I have battled for weeks with this feeling of not being ‘yogi’ enough. Which is completely mental considering the yogic outlook is rooted in kindness and compassion, but I just couldn’t seem to shake the idea of “a jack of all trades is a master of none.” Was I going to lose all my credibility as a yoga teacher. It was ringing in my ears, the more I walk down this path the more pilates private clients I seemed to be getting, the more I was slipping away from being relevant in the yoga world. Another question I was faced with. Why do I need to be relevant at all?
It wasn’t until I had dinner with a dear friend that they shook some sense into me. He brandished his phone and looked me square in the face, nobody ever references the full quote….

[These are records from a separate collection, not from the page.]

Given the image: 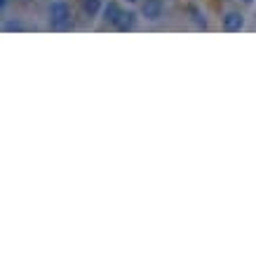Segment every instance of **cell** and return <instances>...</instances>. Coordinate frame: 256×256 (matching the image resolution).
Returning <instances> with one entry per match:
<instances>
[{
	"instance_id": "6da1fadb",
	"label": "cell",
	"mask_w": 256,
	"mask_h": 256,
	"mask_svg": "<svg viewBox=\"0 0 256 256\" xmlns=\"http://www.w3.org/2000/svg\"><path fill=\"white\" fill-rule=\"evenodd\" d=\"M47 14H50V24L54 28H66L70 24V8L66 0H54L47 10Z\"/></svg>"
},
{
	"instance_id": "7a4b0ae2",
	"label": "cell",
	"mask_w": 256,
	"mask_h": 256,
	"mask_svg": "<svg viewBox=\"0 0 256 256\" xmlns=\"http://www.w3.org/2000/svg\"><path fill=\"white\" fill-rule=\"evenodd\" d=\"M141 14L146 22H160L164 14V0H144Z\"/></svg>"
},
{
	"instance_id": "3957f363",
	"label": "cell",
	"mask_w": 256,
	"mask_h": 256,
	"mask_svg": "<svg viewBox=\"0 0 256 256\" xmlns=\"http://www.w3.org/2000/svg\"><path fill=\"white\" fill-rule=\"evenodd\" d=\"M244 28V16L240 12H228L224 16V31L228 33H240Z\"/></svg>"
},
{
	"instance_id": "277c9868",
	"label": "cell",
	"mask_w": 256,
	"mask_h": 256,
	"mask_svg": "<svg viewBox=\"0 0 256 256\" xmlns=\"http://www.w3.org/2000/svg\"><path fill=\"white\" fill-rule=\"evenodd\" d=\"M122 12L124 10L120 8V2H116V0H108V2L104 5V19H106L108 24H113V26H116L118 19L122 16Z\"/></svg>"
},
{
	"instance_id": "5b68a950",
	"label": "cell",
	"mask_w": 256,
	"mask_h": 256,
	"mask_svg": "<svg viewBox=\"0 0 256 256\" xmlns=\"http://www.w3.org/2000/svg\"><path fill=\"white\" fill-rule=\"evenodd\" d=\"M118 31H132L134 26H136V14L134 12H122V16L118 19Z\"/></svg>"
},
{
	"instance_id": "8992f818",
	"label": "cell",
	"mask_w": 256,
	"mask_h": 256,
	"mask_svg": "<svg viewBox=\"0 0 256 256\" xmlns=\"http://www.w3.org/2000/svg\"><path fill=\"white\" fill-rule=\"evenodd\" d=\"M101 0H82V10H85V14H90V16H96L101 12Z\"/></svg>"
},
{
	"instance_id": "52a82bcc",
	"label": "cell",
	"mask_w": 256,
	"mask_h": 256,
	"mask_svg": "<svg viewBox=\"0 0 256 256\" xmlns=\"http://www.w3.org/2000/svg\"><path fill=\"white\" fill-rule=\"evenodd\" d=\"M24 26L19 22H12V24H5V31H22Z\"/></svg>"
},
{
	"instance_id": "ba28073f",
	"label": "cell",
	"mask_w": 256,
	"mask_h": 256,
	"mask_svg": "<svg viewBox=\"0 0 256 256\" xmlns=\"http://www.w3.org/2000/svg\"><path fill=\"white\" fill-rule=\"evenodd\" d=\"M0 5H2V8H5V5H8V0H0Z\"/></svg>"
},
{
	"instance_id": "9c48e42d",
	"label": "cell",
	"mask_w": 256,
	"mask_h": 256,
	"mask_svg": "<svg viewBox=\"0 0 256 256\" xmlns=\"http://www.w3.org/2000/svg\"><path fill=\"white\" fill-rule=\"evenodd\" d=\"M127 2H139V0H127Z\"/></svg>"
},
{
	"instance_id": "30bf717a",
	"label": "cell",
	"mask_w": 256,
	"mask_h": 256,
	"mask_svg": "<svg viewBox=\"0 0 256 256\" xmlns=\"http://www.w3.org/2000/svg\"><path fill=\"white\" fill-rule=\"evenodd\" d=\"M244 2H254V0H244Z\"/></svg>"
}]
</instances>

“A jack of all trades is a master of none, but oftentimes better than a master of one.”
Maybe I can do both well. What do you think? The first step is to talk about how you feel, to establish some allies and advocates in your field who can support you. As an instructor I spend majority of my time alone. That’s where the thoughts have a chance to breed. Get together with people in your field and take a refreshing breather when you realise you aren’t the only one who feels this way.